__Work required__. Return, word for word, the lines of the listing below from the one with "scientific name: Leporidae" through the one with "scientific name: Bos taurus", and no other lines.
BEGIN Information supplied
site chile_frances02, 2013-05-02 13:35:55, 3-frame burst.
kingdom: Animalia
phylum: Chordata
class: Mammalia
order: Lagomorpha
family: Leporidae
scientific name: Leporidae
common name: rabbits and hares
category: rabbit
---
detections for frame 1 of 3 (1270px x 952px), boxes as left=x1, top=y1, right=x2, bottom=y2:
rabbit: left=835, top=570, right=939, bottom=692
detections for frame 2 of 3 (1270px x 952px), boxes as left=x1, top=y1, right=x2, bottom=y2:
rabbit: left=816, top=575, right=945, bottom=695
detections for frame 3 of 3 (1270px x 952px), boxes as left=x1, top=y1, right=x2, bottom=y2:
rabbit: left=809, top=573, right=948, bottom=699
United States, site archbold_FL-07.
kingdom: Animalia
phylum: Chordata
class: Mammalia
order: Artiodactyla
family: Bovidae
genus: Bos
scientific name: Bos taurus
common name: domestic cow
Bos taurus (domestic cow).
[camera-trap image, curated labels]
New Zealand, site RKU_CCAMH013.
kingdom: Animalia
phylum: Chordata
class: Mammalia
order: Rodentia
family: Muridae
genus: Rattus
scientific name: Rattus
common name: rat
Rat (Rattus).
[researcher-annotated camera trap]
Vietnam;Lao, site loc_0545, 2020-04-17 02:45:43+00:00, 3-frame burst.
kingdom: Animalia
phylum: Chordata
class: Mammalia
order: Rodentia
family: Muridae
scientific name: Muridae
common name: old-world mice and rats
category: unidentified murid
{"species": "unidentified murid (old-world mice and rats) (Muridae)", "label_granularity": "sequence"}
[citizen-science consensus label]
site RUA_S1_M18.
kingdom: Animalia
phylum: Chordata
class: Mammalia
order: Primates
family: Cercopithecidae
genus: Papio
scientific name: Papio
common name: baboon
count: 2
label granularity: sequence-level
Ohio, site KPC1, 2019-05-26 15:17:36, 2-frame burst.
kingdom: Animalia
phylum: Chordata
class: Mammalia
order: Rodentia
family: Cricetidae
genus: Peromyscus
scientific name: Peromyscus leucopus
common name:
END Information supplied
__Solution for this exercise__.
scientific name: Leporidae
common name: rabbits and hares
category: rabbit
---
detections for frame 1 of 3 (1270px x 952px), boxes as left=x1, top=y1, right=x2, bottom=y2:
rabbit: left=835, top=570, right=939, bottom=692
detections for frame 2 of 3 (1270px x 952px), boxes as left=x1, top=y1, right=x2, bottom=y2:
rabbit: left=816, top=575, right=945, bottom=695
detections for frame 3 of 3 (1270px x 952px), boxes as left=x1, top=y1, right=x2, bottom=y2:
rabbit: left=809, top=573, right=948, bottom=699
United States, site archbold_FL-07.
kingdom: Animalia
phylum: Chordata
class: Mammalia
order: Artiodactyla
family: Bovidae
genus: Bos
scientific name: Bos taurus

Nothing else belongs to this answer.